There’s a well-known quandary in wargames where designers grapple with the accuracy of their own simulations. How closely should a game hew to its historical outcome? Should both sides be equally able to win a conflict, or should the same historical inevitability that ruled yesteryear also rule the game sitting before you on the table? Which better captures the spirit of an event, its true outcome or the uncertainty that rattled within the heads of its actors?
Unless your name is Jake Peralta, Die Hard isn’t history. Still, its cardboard adaptation, Die Hard: The Nakatomi Heist: Board Game, raises similar questions.
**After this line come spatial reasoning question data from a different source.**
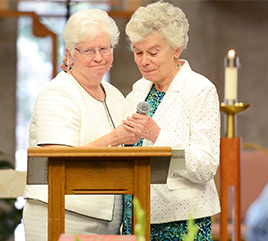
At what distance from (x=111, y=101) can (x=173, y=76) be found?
0.33 m

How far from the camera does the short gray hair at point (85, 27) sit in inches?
85.0

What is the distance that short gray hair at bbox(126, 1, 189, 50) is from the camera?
7.08ft

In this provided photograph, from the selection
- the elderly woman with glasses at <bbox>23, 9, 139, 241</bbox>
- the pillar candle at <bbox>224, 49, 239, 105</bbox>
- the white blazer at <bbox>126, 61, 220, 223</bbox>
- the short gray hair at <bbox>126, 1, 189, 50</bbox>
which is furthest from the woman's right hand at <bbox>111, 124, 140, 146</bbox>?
the pillar candle at <bbox>224, 49, 239, 105</bbox>

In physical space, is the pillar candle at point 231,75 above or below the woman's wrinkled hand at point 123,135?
above

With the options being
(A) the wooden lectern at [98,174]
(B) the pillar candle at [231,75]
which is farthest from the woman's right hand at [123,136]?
(B) the pillar candle at [231,75]

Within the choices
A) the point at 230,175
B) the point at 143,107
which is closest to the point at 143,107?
the point at 143,107

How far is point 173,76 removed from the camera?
2.30 meters

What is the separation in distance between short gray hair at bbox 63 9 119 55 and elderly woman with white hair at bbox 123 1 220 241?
113 millimetres

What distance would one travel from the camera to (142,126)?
1891 millimetres

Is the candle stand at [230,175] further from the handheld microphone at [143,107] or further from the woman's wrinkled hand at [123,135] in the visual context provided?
the handheld microphone at [143,107]

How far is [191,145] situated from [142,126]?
0.26 m

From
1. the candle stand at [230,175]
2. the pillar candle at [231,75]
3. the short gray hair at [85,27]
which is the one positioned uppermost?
the short gray hair at [85,27]

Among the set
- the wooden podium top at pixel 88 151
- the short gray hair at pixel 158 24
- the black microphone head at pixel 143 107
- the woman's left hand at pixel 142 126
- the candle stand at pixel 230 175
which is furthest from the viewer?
the candle stand at pixel 230 175

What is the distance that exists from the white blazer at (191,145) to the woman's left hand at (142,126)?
6cm
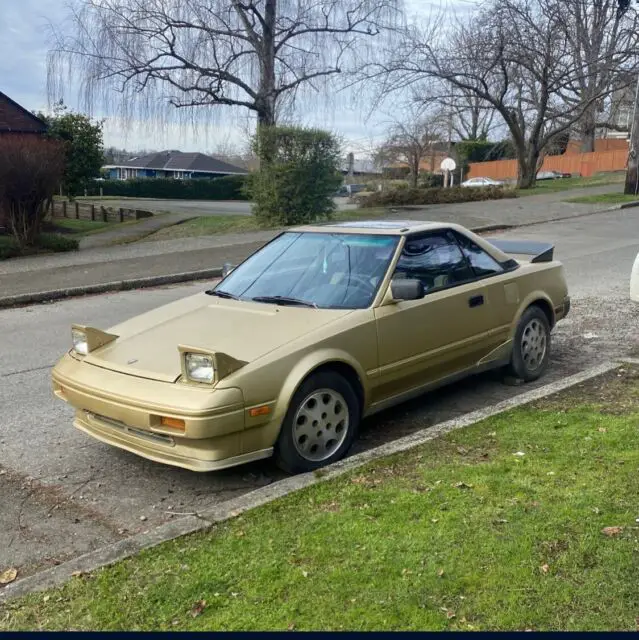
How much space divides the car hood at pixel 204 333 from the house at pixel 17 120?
2217 centimetres

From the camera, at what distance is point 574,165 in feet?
187

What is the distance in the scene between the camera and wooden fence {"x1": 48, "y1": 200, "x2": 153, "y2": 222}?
32.6 m

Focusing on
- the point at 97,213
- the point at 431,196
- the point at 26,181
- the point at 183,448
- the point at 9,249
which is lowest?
the point at 183,448

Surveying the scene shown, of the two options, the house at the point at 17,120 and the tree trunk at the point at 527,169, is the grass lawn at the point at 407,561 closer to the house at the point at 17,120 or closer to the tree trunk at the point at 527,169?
the house at the point at 17,120

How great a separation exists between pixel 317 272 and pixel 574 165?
183 ft

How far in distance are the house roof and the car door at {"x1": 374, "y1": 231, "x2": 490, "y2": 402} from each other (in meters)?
80.6

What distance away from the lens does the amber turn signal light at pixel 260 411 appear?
436cm

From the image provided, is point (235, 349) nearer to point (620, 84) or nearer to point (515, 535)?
point (515, 535)

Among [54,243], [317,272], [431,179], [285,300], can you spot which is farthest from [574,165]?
[285,300]

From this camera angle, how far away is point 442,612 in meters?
2.93

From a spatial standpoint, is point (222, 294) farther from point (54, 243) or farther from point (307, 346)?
point (54, 243)

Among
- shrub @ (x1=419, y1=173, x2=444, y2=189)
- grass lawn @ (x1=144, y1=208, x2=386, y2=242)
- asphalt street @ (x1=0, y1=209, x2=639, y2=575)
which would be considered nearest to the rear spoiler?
asphalt street @ (x1=0, y1=209, x2=639, y2=575)

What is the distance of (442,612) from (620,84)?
102 ft

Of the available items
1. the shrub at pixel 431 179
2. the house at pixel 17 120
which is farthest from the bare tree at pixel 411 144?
the house at pixel 17 120
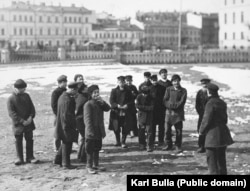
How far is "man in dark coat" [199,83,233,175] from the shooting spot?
7.16 m

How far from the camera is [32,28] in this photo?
94438mm

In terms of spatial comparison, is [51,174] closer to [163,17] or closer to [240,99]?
[240,99]

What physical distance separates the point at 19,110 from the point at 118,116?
2511 mm

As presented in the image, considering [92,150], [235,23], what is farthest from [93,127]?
[235,23]

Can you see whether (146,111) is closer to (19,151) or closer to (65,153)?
(65,153)

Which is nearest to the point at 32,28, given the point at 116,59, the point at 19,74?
the point at 116,59

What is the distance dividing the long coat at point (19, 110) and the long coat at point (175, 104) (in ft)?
10.1

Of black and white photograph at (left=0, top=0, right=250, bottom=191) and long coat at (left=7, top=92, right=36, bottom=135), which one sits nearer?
black and white photograph at (left=0, top=0, right=250, bottom=191)

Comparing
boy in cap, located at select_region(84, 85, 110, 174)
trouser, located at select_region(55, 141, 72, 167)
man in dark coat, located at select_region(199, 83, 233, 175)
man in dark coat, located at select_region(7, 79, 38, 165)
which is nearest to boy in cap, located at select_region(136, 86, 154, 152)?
boy in cap, located at select_region(84, 85, 110, 174)

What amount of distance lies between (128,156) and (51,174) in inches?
79.6

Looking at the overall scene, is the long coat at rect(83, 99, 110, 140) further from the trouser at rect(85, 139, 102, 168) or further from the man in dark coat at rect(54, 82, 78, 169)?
the man in dark coat at rect(54, 82, 78, 169)

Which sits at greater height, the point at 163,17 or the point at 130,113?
the point at 163,17

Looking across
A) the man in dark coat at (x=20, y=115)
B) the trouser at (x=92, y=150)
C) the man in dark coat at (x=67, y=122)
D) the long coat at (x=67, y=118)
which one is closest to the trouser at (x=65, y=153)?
the man in dark coat at (x=67, y=122)

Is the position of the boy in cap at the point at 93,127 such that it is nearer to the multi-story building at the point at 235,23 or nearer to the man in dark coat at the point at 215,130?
the man in dark coat at the point at 215,130
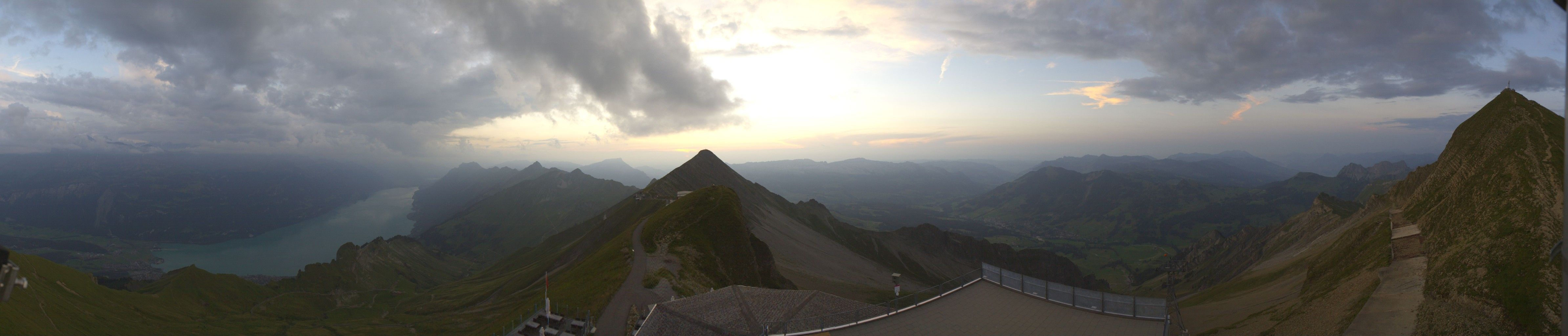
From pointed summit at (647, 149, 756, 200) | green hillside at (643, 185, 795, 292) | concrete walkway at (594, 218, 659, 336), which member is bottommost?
concrete walkway at (594, 218, 659, 336)

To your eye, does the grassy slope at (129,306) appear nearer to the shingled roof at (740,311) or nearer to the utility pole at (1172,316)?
the shingled roof at (740,311)

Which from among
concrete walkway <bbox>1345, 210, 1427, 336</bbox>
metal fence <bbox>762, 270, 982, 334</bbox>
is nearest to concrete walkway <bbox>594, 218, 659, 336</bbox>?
metal fence <bbox>762, 270, 982, 334</bbox>

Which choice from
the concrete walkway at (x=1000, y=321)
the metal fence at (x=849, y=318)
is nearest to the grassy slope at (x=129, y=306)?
the metal fence at (x=849, y=318)

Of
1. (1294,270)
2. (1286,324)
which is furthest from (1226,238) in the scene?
(1286,324)

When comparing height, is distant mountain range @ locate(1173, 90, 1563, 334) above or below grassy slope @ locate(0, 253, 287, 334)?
above

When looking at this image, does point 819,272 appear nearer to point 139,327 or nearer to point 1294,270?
→ point 1294,270

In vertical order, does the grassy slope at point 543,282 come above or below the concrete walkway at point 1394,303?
below

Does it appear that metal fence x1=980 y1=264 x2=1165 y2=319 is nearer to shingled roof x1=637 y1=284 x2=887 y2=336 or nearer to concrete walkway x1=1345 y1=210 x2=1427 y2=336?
shingled roof x1=637 y1=284 x2=887 y2=336
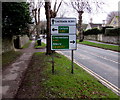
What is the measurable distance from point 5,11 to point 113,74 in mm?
11440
If you haven’t seen Die Hard, that most sublime of all action movies starring Bruce Willis when he still retained a perfect head of hair, then let me stop you right now, because I’m going to spoil the crap out of it. Or rather, there’s no way to talk about the board game version without spoiling the film version. Remember when Bruce Willis’s John McClane arrives at Nakatomi Tower to meet his wife Holly, except terrorists intercept the party, take hostages, and begin hunting for the loose cop? McClane hides on a different floor, steals a radio and machinegun, and begins thinning out the baddies. After getting a pep talk from Winslow from Family Matters, he eventually realizes the terrorists plan to blow up the hostages and fake their own deaths, so he drops a bomb down an elevator shaft, herds the hostages away from the helipad, and pushes Severus Snape out the ten thousandth floor in slow motion.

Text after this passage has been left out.